S’Mary’s World: The Albertines

S’Mary’s World: The Albertines 2014-12-23T18:49:08-05:00

The Albertine Order of St. Mary’s-without-the-Arm grew by necessity from the logic of colonial survival.

From the Day of Landing, 1 December of year 1 YOE, it was clear to Prefect Consolmagno Higgins and his followers on the Our Lady of Loreto that the new colony of S’Mary’s World would be unable to maintain the technological level planned for and expected by the framers of the Articles of Colonization. Much of the Loreto‘s materiel and many of her passengers were killed in the catastrophe that drove her off her route; and in any event, the planners were assuming the arrival of four more colony ships at five year intervals, followed by a sporadic stream of trading ships. The plans were designed to allow for the loss of up to one ship en route, but made no provision for a single ship on its own. The colonists had a certain degree of materiel, tools that would make it possible for them to survive for at least a few years; but given time the tools would wear out, and break down, and there was no immediate prospect for replacing them. The high technology of Old Earth was not sustainable on S’Mary’s World given the small population and complete lack of infrastructure. It was necessary to gear down, to adopt simpler low-tech ways, if the colony was to be viable.

But Prefect Higgins preferred to plan for success. The population was small, but would grow. Local resources would be discovered. Earth technology could be regained, if knowledge of it was not lost. From the beginning, then, Prefect Higgins gave first priority to the preservation of the Loreto‘s Archives, and to the technology required to access them, and he appointed Fr. Dennis Petroushka, OSB, to oversee this effort. Around him Fr. Petroushka gathered a cadre of like-minded men and women, to build a safe repository for the Archives, to curate their contents, and to disseminate knowledge from them, as and when the colony was ready to make use of it.

Many of the members of this cadre were tertiaries of various religious orders, including many third-order Dominicans and Benedictine oblates. They were blessed with a strong sense of calling, and the group soon adopted St. Albert the Great as their patron due to his diligent pursuit of encyclopedic knowledge. In a short time the Prefecture formally recognized them as the Order of St. Albert the Great, and they became known to the other colonists as the Albertines.

The Church has always produced such foundations in time of need, and the nature of these foundations has always been determined by the needs of the time. In the opening years of the Times of Exile the need was for a larger population to work the land. Every settlement needed to be self-sufficient. Moreover, there were few priests or other consecrated religious; virtually all of the colonists were married couples. Thus, the Albertines were what has since come to be known as a Lay Communal Order, an order of married couples and families living a communal life.

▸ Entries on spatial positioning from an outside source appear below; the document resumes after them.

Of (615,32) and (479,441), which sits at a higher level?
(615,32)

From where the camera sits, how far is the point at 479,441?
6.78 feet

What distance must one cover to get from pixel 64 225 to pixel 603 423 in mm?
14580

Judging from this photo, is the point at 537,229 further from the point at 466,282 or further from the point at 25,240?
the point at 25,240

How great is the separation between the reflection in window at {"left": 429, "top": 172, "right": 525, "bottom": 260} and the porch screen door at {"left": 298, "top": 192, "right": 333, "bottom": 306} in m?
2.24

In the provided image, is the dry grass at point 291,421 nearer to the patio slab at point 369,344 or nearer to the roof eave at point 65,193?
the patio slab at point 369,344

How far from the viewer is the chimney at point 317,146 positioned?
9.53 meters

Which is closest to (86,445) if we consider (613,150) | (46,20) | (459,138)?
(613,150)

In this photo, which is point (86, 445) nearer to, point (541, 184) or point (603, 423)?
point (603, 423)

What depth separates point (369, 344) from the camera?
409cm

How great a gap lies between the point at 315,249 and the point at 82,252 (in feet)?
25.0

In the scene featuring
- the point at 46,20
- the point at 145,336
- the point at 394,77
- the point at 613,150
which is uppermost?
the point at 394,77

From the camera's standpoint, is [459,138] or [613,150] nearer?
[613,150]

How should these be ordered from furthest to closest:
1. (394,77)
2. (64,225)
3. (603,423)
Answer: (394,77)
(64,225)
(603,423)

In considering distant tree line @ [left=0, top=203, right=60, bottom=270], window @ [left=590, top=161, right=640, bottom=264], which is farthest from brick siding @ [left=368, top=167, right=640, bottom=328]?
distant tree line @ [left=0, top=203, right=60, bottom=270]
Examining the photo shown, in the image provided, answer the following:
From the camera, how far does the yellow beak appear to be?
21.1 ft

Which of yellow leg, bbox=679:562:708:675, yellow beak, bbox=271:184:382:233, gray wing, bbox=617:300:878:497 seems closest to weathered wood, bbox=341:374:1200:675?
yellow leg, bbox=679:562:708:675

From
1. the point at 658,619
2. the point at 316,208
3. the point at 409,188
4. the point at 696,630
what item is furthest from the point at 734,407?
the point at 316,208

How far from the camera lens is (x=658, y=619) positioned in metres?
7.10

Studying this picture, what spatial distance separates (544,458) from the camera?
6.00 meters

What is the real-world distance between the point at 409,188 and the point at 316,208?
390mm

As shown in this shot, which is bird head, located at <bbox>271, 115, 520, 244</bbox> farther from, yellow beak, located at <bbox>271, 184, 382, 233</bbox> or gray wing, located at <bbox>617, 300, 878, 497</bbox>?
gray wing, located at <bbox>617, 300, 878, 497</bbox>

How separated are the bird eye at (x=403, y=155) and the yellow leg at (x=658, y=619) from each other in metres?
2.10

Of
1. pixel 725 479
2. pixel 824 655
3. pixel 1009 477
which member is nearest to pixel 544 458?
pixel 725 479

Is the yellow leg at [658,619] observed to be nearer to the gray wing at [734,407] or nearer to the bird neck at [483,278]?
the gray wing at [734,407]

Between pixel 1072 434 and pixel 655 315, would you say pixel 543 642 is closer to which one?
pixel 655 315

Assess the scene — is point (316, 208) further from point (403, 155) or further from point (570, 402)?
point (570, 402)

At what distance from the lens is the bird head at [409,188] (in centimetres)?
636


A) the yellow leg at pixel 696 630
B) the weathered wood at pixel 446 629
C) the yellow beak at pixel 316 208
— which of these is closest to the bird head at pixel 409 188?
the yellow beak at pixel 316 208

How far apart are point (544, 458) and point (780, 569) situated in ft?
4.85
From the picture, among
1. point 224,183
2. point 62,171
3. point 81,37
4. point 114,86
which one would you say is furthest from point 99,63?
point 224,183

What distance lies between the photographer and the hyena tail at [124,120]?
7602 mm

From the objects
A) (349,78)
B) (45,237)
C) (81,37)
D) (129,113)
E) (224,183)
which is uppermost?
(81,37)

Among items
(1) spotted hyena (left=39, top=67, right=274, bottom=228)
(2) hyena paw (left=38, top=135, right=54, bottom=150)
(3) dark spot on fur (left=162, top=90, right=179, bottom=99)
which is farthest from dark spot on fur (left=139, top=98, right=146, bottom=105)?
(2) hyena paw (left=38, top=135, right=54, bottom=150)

The Master of the Order was and is a priest, however, and as the colony grew and prospered the Albertines saw an increasing number of vocations to the priesthood and to the consecrated celibate life.

The result was a community of families and singles living a kind of Benedictine life of prayer and work according to a modified Benedictine rule. The work consisted of building, farming, study (for some must keep the knowledge alive), curation (to determine what was needed soonest by the colony at large), manufacture of paper and ink, and copying of books for use by other colonists. Over time the scholarly work (and all interaction with the Archives proper, understood as the Order’s digital assets from the Loreto) fell more and more to the celibate singles, most of whom were children of married Albertines, while the families saw to the life and upkeep of the order.

By dint of hard work and dedication, the Albertines prospered throughout the Hard Times. Sons and daughters of members of the order frequently joined the order themselves; and some, educated by the community, went forth to be teachers or pastors in the new settlements spreading outward from the first settlement, Loreto. As a result, Albertine science and spirituality became the intellectual backbone of S’Mary’s World right up to the Wars of Irreligion.